# Retrieving meaningful dimensions using AABCC score

We find that AABCC score and correlation rank overlap only for the top ~50 dimensions. The overall distributions of values are also similar.

In [49]:
import pandas as pd
import numpy as np

In [50]:
nouns = pd.read_csv("../Data/FlauBERT_WE/all_nouns_we.csv", index_col=0)
adjs = pd.read_csv("../Data/FlauBERT_WE/all_adjectives_we.csv", index_col=0)
verbs = pd.read_csv("../Data/FlauBERT_WE/all_verb_we.csv", index_col=0)

In [51]:
nouns['number'] = nouns.number.apply(lambda x: 0 if x=='singular' else 1)
nouns['gender'] = nouns.gender.apply(lambda x: 0 if x=='masculine' else 1)

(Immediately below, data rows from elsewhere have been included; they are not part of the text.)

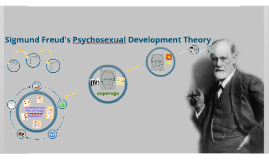 Copy of Freud's Theory of Psychosexual Development
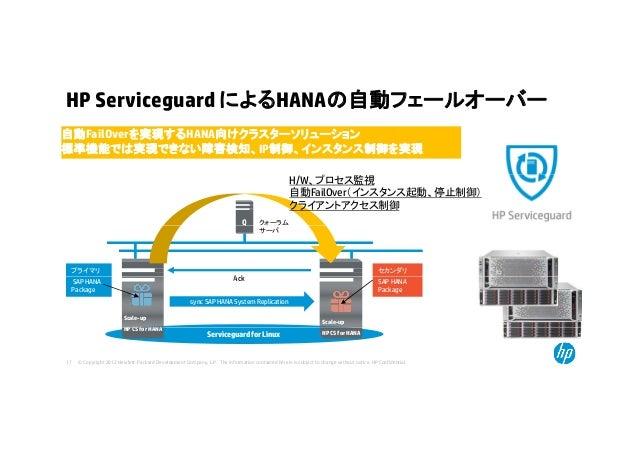 HP Serviceguard によるHANAの自動フェールオーバー 自動FailOverを実現するHANA向けクラスターソリューション 標準機能では実現できない障害検知、IP制御、インスタンス制御を実現 Q クォーラム H/W、プロセス監視 ...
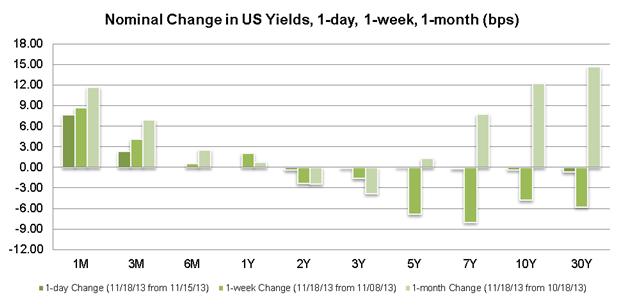 Les suites de la déclaration de Mme Yellen font que le dollar baisse et que l'euro et le kiwi sont en hausse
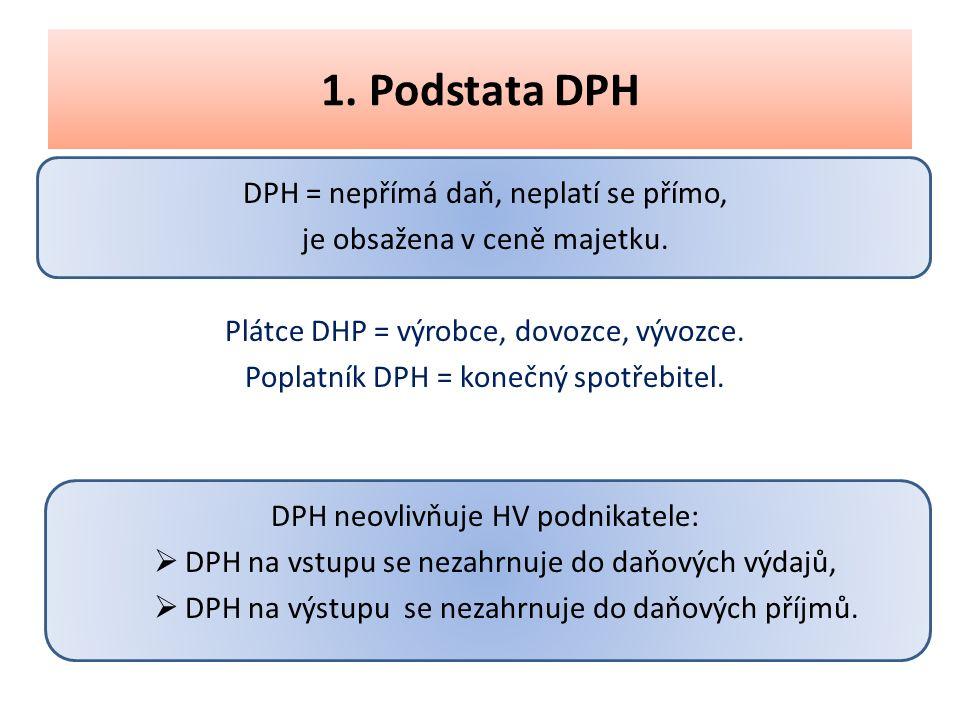2.Plátce DPH Registruje se na příslušném Finančním úřadu.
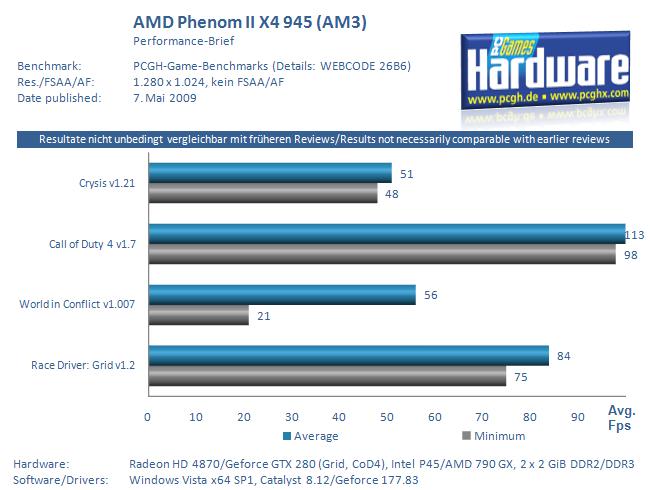 Amd Phenom Ii X4 945 Reviewed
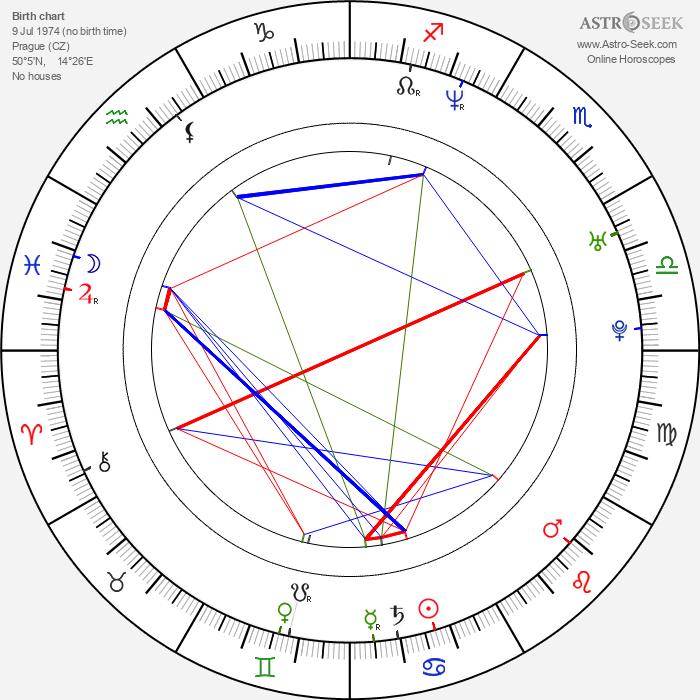 David Súkup - Astrology Natal Birth Chart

adjs['number'] = adjs.number.apply(lambda x: 0 if x=='singular' else 1)
adjs['gender'] = adjs.gender.apply(lambda x: 0 if x=='masculine' else 1)

In [52]:
normalized_nouns = (nouns - nouns.min())/(nouns.max() - nouns.min())
normalized_adjs = (adjs - adjs.min())/(adjs.max() - adjs.min())
normalized_verbs = (verbs - verbs.min())/(verbs.max() - verbs.min())

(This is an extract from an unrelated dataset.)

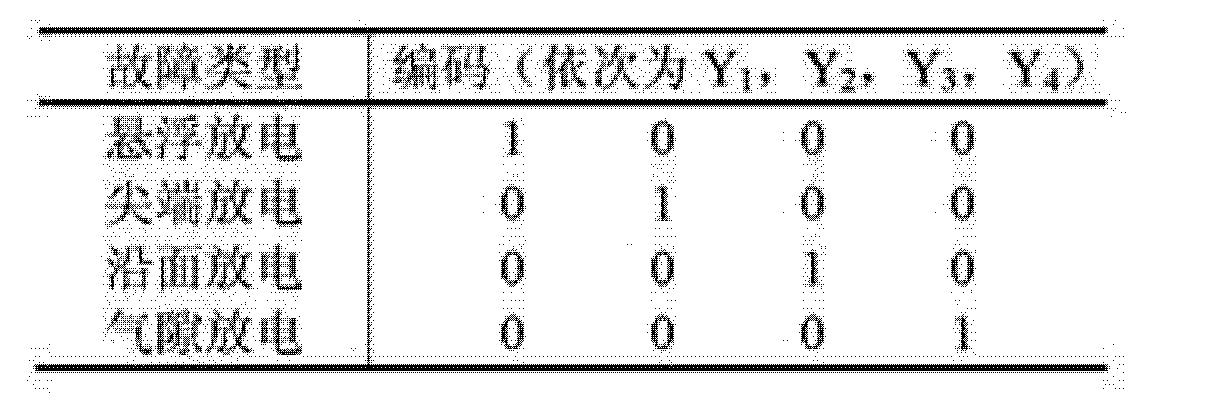 Figure CN103576061AD00062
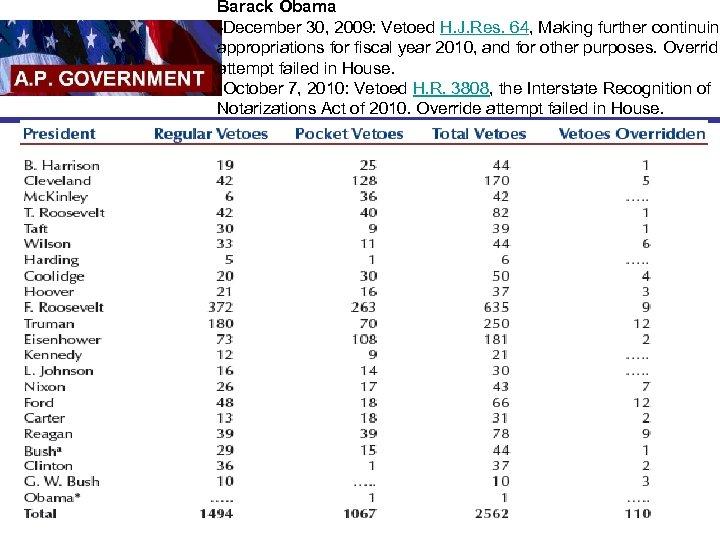 Barack Obama -December 30, 2009: Vetoed H. J. Res. 64, Making further continuing appropriations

normalized_nouns['verb'] = 0
normalized_nouns['adj'] = 0
normalized_nouns['noun'] = 1

normalized_adjs['verb'] = 0
normalized_adjs['adj'] = 1
normalized_adjs['noun'] = 0

normalized_verbs['verb'] = 1
normalized_verbs['adj'] = 0
normalized_verbs['noun'] = 0

In [53]:
def get_sequence(df:pd.DataFrame, dim:int, feature:str):
    return list(df.sort_values(by=str(dim))[feature])

def get_score_for_sequence(seq:list):
    
    # initialisation
    score = 0
    i = 0 # current index
    val = seq[0] # current value

    while i < len(seq):
        j = 0 # consecutive values counter

        while i < len(seq) and seq[i] == val:
            j += 1
            i += 1
        
        score += sum([i for i in range(j+1)])
        
        if i < len(seq):
             val = seq[i]

    return score


def aabbcc(df, feature, top_dim_count, return_scores=False):
    scores = []
    for dim in range(512):
        seq = get_sequence(df, dim, feature)
        score = get_score_for_sequence(seq)
        scores.append(score)
        
    top_scores = sorted(enumerate(scores), key=lambda x: x[1], reverse=True)[:top_dim_count]
    
    return top_scores if return_scores else [x[0] for x in top_scores]

## 1. Gender  
In this Notebook, we will implement and use a new metric to measure the meaningfulness of a WE dimension for a classification task.

### 1.1 Gender of nouns

In [55]:
gn_n = aabbcc(normalized_nouns, 'gender', top_dim_count=10)

In [56]:
w1 = list(pd.read_csv('../Data/Dimensions/GG/noun.csv', index_col=0).iloc[:, 0].values)

w1.extend(gn_n)

pd.DataFrame(w1).to_csv('../Data/Dimensions/GG/noun.csv')

### 1.2 Gender of adjs

In [57]:
gn_a = aabbcc(normalized_adjs, 'gender', top_dim_count=10)

In [58]:
w1 = list(pd.read_csv('../Data/Dimensions/GG/adj.csv', index_col=0).iloc[:, 0].values)

w1.extend(gn_a)

pd.DataFrame(w1).to_csv('../Data/Dimensions/GG/adj.csv')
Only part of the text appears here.